The defendants were Dedham Medical Associates, where Larkin sought treatment for dizziness in 2004; and Dr. Jehane Johnston, a physician who examined Larkin, Novotny said.
Neither Johnston nor an attorney listed for her could be reached for comment on Thursday night.
In a statement, Dr. Michael Querner, Dedham Medical’s chief medical officer, said, “Our hearts go out to Andrea Larkin and her family. However, we respectfully disagree with the jury’s finding in this case and intend to pursue all available legal measures.”
According to Novotny, Larkin had dizzy spells in 2004 after running the Boston Marathon and went to be checked out by Johnston at the medical group’s Dedham location.
An MRI and a CAT scan showed brain abnormalities, which meant Johnston was required to place Larkin on a special list of patients with certain medical conditions that other doctors can access, he said.
However, Novotny said, Johnston failed to place Larkin’s name on the list. When Larkin became pregnant four years later, her obstetrician was not aware of her brain issues because her name did not appear in the database.
Had that doctor known of Larkin’s problems, a caesarean section would have been ordered because it was dangerous for her to be in labor, according to Novotny.
Larkin delivered her daughter, Alexa, without having a caesarean section, Novotny said, and suffered a massive stroke within hours of the birth that left her completely paralyzed, except for movement in her right arm.
“She requires 24-hour care for pretty much everything,” Novotny said of his client, a former teacher at the Foxborough Regional Charter School. “She has difficulty with speech. She can’t work. It’s really sad.”
Her husband, Tim, 36, said in a phone interview Thursday night that he was shocked when the verdict was handed down. He praised the family’s legal team for their diligent work on the case.
Alexa is “a little ball of energy,” he said, and the couple “couldn’t ask for a better daughter.” But it pains him to see his wife interact with their child, because she has a limited ability to communicate.
“Any time you see your wife, your best friend, have this happen to her, and given the person that she was before all this happened, and given [how] she wanted to be as a mother, in terms of playing a very active role in that capacity, it’s devastating to see,” Larkin said.
He said his wife has therapy sessions twice a week, and family members occasionally take her out to run errands, but she is generally homebound and reliant on two caregivers to help her get through the day.
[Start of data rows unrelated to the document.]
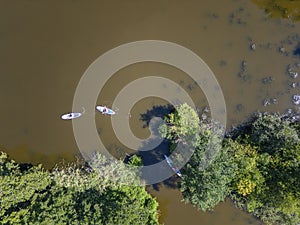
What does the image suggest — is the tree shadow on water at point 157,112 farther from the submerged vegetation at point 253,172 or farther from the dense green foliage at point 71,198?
the dense green foliage at point 71,198

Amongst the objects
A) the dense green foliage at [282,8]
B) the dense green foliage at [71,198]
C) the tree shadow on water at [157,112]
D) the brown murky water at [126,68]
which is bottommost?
the dense green foliage at [71,198]

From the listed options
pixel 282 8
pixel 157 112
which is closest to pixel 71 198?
pixel 157 112

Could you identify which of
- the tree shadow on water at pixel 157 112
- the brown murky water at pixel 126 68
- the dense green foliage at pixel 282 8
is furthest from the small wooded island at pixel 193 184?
the dense green foliage at pixel 282 8

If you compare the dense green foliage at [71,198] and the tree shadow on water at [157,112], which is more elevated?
the tree shadow on water at [157,112]

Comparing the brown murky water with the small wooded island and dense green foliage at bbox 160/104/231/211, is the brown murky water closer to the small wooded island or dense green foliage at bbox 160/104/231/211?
the small wooded island

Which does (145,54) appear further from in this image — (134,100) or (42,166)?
(42,166)

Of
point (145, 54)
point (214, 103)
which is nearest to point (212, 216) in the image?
point (214, 103)
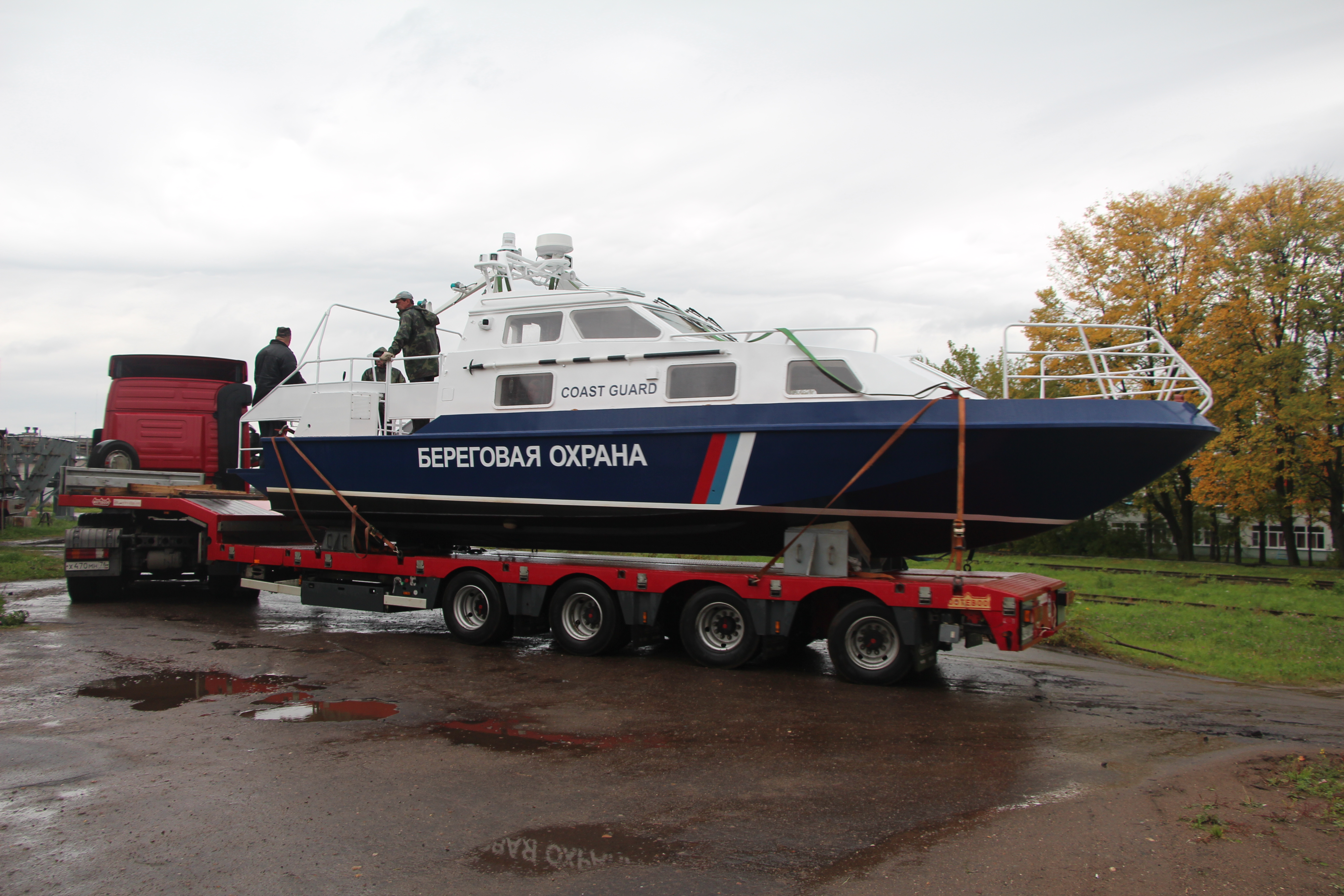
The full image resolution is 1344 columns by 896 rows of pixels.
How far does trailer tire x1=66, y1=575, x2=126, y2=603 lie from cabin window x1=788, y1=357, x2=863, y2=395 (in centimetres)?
932

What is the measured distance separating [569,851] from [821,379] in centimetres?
473

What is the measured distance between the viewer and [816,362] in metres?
7.64

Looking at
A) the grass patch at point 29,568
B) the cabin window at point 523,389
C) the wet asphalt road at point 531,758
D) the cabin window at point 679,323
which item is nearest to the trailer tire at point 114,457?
the grass patch at point 29,568

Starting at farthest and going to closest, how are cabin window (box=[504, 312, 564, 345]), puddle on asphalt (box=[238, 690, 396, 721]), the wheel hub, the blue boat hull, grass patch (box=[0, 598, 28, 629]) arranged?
grass patch (box=[0, 598, 28, 629])
cabin window (box=[504, 312, 564, 345])
the wheel hub
the blue boat hull
puddle on asphalt (box=[238, 690, 396, 721])

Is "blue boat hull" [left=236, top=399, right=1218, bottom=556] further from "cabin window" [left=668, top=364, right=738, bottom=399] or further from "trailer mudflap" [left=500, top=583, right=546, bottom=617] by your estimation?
"trailer mudflap" [left=500, top=583, right=546, bottom=617]

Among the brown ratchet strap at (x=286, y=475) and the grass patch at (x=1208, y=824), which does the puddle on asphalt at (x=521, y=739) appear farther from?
the brown ratchet strap at (x=286, y=475)

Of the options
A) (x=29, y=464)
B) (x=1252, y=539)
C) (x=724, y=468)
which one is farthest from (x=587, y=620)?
(x=1252, y=539)

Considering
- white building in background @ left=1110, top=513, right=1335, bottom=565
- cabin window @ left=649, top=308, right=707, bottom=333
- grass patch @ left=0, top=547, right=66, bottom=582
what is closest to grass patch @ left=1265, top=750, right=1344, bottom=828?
cabin window @ left=649, top=308, right=707, bottom=333

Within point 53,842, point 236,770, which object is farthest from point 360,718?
point 53,842

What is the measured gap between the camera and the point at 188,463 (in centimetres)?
1251

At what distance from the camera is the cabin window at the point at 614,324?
331 inches

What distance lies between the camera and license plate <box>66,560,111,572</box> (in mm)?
11438

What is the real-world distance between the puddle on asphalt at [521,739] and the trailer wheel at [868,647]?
2.21m

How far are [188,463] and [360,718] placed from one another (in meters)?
8.02
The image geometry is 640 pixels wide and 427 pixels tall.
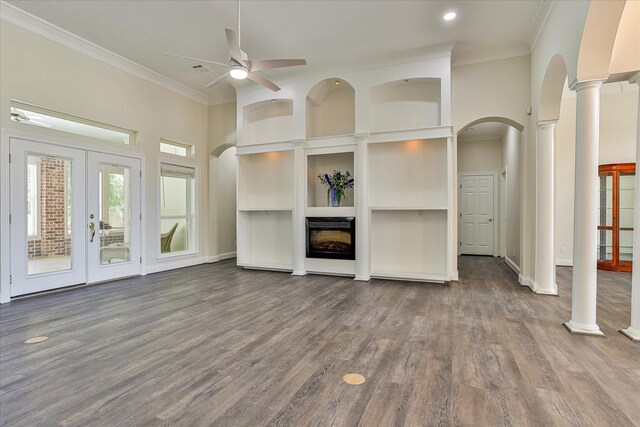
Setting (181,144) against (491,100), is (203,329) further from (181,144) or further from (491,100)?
(491,100)

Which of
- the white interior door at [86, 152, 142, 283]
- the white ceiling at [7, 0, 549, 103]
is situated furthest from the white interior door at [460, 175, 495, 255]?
the white interior door at [86, 152, 142, 283]

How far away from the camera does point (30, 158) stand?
4.49 metres

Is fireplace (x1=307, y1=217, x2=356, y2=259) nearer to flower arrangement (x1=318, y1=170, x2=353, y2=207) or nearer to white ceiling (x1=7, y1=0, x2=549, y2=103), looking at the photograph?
flower arrangement (x1=318, y1=170, x2=353, y2=207)

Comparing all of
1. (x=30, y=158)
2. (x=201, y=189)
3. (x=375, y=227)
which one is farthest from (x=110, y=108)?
(x=375, y=227)

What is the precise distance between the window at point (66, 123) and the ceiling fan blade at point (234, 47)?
10.4 ft

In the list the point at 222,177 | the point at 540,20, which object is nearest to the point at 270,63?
the point at 540,20

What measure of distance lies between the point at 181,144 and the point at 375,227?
453 cm

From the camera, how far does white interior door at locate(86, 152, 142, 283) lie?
5.23 metres

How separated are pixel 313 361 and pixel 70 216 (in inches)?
180

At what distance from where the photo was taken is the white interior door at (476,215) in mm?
8805

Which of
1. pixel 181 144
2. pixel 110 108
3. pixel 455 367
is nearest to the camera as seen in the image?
pixel 455 367

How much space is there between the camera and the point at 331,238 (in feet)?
19.6

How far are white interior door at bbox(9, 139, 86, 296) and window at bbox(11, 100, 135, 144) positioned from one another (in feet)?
1.07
“We always remain hopeful” that her health will improve, Tim Larkin said. “But I think that given that we’re going on seven years into this, I think Andrea’s situation is likely the way it will be for the future moving forward. But that doesn’t preclude us from keeping those prayers alive.”
Johnston was licensed to practice medicine in Massachusetts in 1996, according to the state Board of Registration in Medicine. The board has never disciplined Johnston and has no record of any hospital or out-of-state panel issuing sanctions against her, records show.
Dedham Medical Associates was launched in 1937 and has locations in Dedham and Norwood, according to the company’s website.
The group offers internal medicine and pediatrics, with specialities including allergy and immunology, audiology, cardiology, dermatology, ears, nose and throat, endocrinology, and neurology, the website states.
The jury award with interest comes to just over $41 million, Novotny said, adding that the Larkins have been paying out-of-pocket for Andrea Larkin’s care, which has exceeded $200,000 annually.
Tim Larkin said Thursday that he hopes the jury award “can help bring some comfort to her moving forward to give her the best possible support that she needs.”